Я задержал ее руку в своей. Она потянула меня с постели и, улыбнувшись, ушла на кухню. Когда я проходил на двор, Настя доверчиво попросила меня:

– Будешь ворочаться, меня збуди. Тесто у меня в квашне. Ты чуть меня тронь, – я живо опрокинусь.

Степан усадил меня на высокий скирд соломы против туши борова. Сам расположился в стороне, у небольшой копны, занесенной снегом.

Впереди за канавой начинались зимние поля, серыми сумрачными полосами убегавшие в темноту ночи. Сквозь голубоватую изморозь сверху проглядывали звезды. Хутор спал. Даже собаки приумолкли к полуночи. Со всех сторон распростерлась тишина, ничем не тревожимая. Меня укачивало, веки невольно слипались, хотелось спать. Луны не было. И чудилось мне, что меня уносит от шумных городов, от огней, от теплых комнат в серый сумрак безлюдных пространств, в хаос мертвого от холода мира. Впервые меня охватила жуть от одиночества, стало мне страшно своей смелости, из-за которой я был выброшен из привычного житейского закутка. Не будет ли моя жизнь одиноким блужданием по серому сумраку ночи? Не слишком ли тяжелый путь я выбрал для себя? Самая настоящая животная трусость помимо моей воли просачивалась в мою душу. Захотелось вернуться снова на теплую кошму, снова очутиться в привычной колее, среди товарищей в семинарии, отдаться на волю ненавистным учителям… Я дремал. И видел во сне себя большим, скучным, одетым в длинный черный сюртук со светлыми пуговицами…
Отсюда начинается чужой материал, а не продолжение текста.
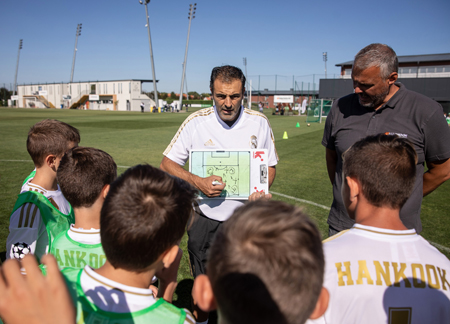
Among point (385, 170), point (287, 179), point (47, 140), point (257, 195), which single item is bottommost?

В этот момент сзади остервенело залаяли собаки, – я скинул с себя наваждение, выбранил себя за подлую животную трусость и стал внимательно вглядываться вперед. Поля ровно струили серый сумрак. Кругом ничего нельзя было заприметить. Но во дворах зло надрывались собаки: где-то неподалеку ходили волки. Я сидел, завернувшись в шубу, на самой макушке скирда. Рядом шла канава. Кто-то зашуршал в ней тихо и осторожно. Я привстал на колени и глянул вниз. По полю бесшумно метнулась седовато-белая волчья тень. Судорожно схватился я за ружье, но было уже поздно: тень моментально растаяла. Я готов был заплакать от досады. Волк крался возле меня вдоль по канаве, всего шагах в десяти. Эх, что бы мне заранее приготовить ружье, – я бы ударил его чуть не в упор. О, каким бы торжеством было мое возвращение домой! Я втащил бы волка прямо в комнату, разбудил бы отца. Как бы взглянула на меня Настя!
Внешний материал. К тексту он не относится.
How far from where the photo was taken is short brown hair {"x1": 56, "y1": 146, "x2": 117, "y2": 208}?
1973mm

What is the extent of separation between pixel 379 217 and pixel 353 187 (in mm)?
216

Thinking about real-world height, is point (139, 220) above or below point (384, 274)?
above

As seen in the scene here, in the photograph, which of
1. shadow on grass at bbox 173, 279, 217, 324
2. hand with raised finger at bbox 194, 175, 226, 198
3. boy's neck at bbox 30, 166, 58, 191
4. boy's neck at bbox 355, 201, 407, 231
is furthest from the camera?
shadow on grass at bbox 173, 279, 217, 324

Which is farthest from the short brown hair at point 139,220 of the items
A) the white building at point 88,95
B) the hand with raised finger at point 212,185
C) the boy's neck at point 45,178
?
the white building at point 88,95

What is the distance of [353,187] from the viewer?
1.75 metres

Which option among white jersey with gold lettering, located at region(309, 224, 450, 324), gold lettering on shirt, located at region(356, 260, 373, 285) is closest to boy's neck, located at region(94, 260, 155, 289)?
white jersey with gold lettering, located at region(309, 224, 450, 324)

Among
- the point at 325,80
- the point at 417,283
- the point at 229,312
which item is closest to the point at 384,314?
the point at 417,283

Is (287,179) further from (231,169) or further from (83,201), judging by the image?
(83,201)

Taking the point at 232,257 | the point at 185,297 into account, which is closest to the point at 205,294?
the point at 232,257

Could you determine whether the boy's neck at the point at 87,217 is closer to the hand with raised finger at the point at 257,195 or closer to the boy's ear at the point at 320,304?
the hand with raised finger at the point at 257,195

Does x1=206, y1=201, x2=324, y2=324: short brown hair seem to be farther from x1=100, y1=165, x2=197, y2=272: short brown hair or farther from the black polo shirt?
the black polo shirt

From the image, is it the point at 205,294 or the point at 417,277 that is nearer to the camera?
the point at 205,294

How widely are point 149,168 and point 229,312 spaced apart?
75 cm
Мои горькие размышления прервал неожиданный выстрел Степана. Я привскочил и стал вглядываться в его сторону. Из-за копны показалась фигура охотника. Двинулась вперед и на четвереньках стала елозить по снегу. Я скатился со скирда и пошел к нему.

– Кого стрелял?

– Русака. Повалился, а потом скаканул вот сюды… Да где же он, бисов сын?.. Ага! – прохрипел страстно Степан. – Ага, вон вин. Ишь яка громадина!
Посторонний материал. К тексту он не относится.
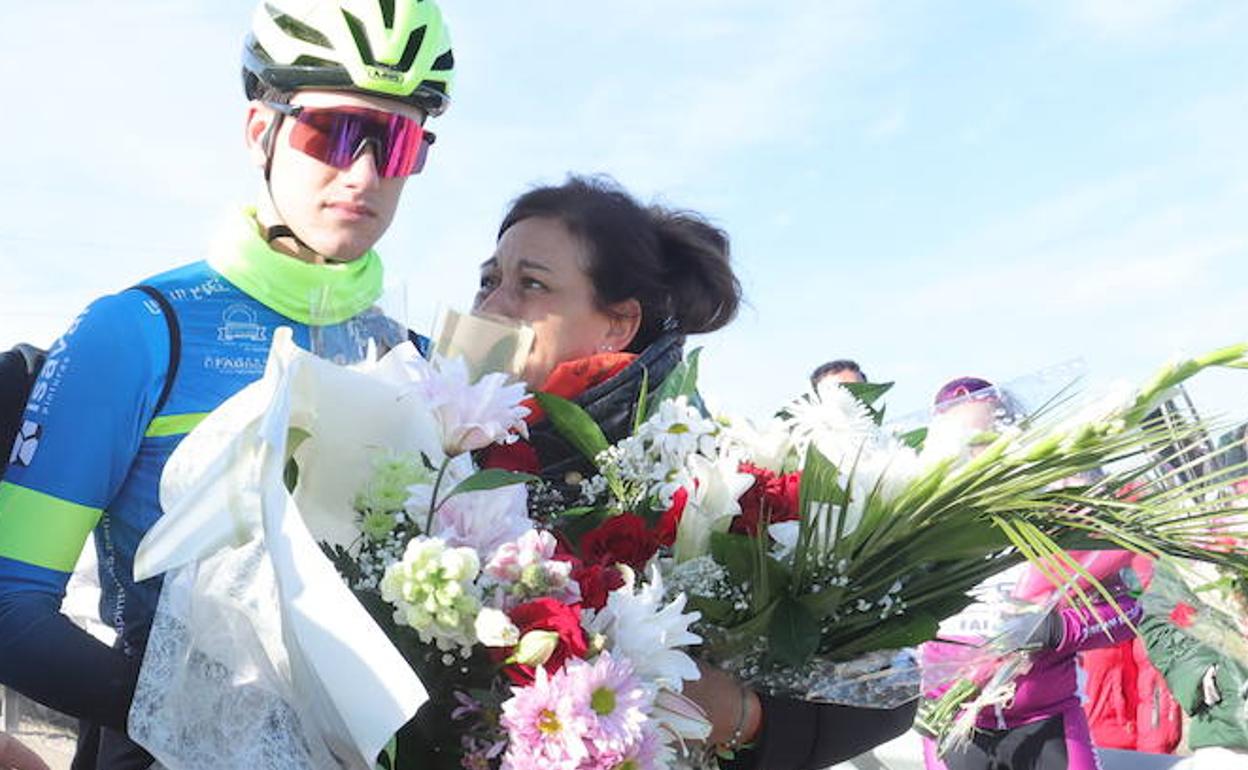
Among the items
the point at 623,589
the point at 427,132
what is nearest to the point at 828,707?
the point at 623,589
Начиналась предутренняя поземка. Закрутились над полями белые космы снега. Мы тронулись домой. Я рассказал Степану про волка.

– Це опять леший был, не волк, – невозмутимо заметил Кальбан. – Ему негде было пройти, як мимо мене. Я б его убачил.

На улице Степан начал рассказывать, как он прошлым летом ходил искать цветущий папоротник, как отыскал его на Губерле под скалами, у корня старой березы, хотел было сорвать, но из-под дерева вылез старик, седой-седой, с длиннущей бородой, и стал уговаривать Степана не трогать в этом году клада. Папоротник надо рвать всегда в високосном году, не раньше как через сто дней после именин Касьяна, лучше всего в Иванову ночь. Степан не послушал старика и протянул руку к чудесной траве, – ударил гром, земля заходила ходуном, Степана швырнуло на воздух. Очнулся он только днем на задах у себя, возле старого колодца.

– Теперь я смерти своей дожидаю, – грустно заметил Кальбан.

Я смеялся над его страхами, но он продолжал уверять меня, что ему не дожить до Нового года. Мы распрощались с ним у нашего колодца. Я прошел через сугробы во двор, ласково потрепал выскочившего из-под сарая Цезаря и тихо отворил дверь в кухню.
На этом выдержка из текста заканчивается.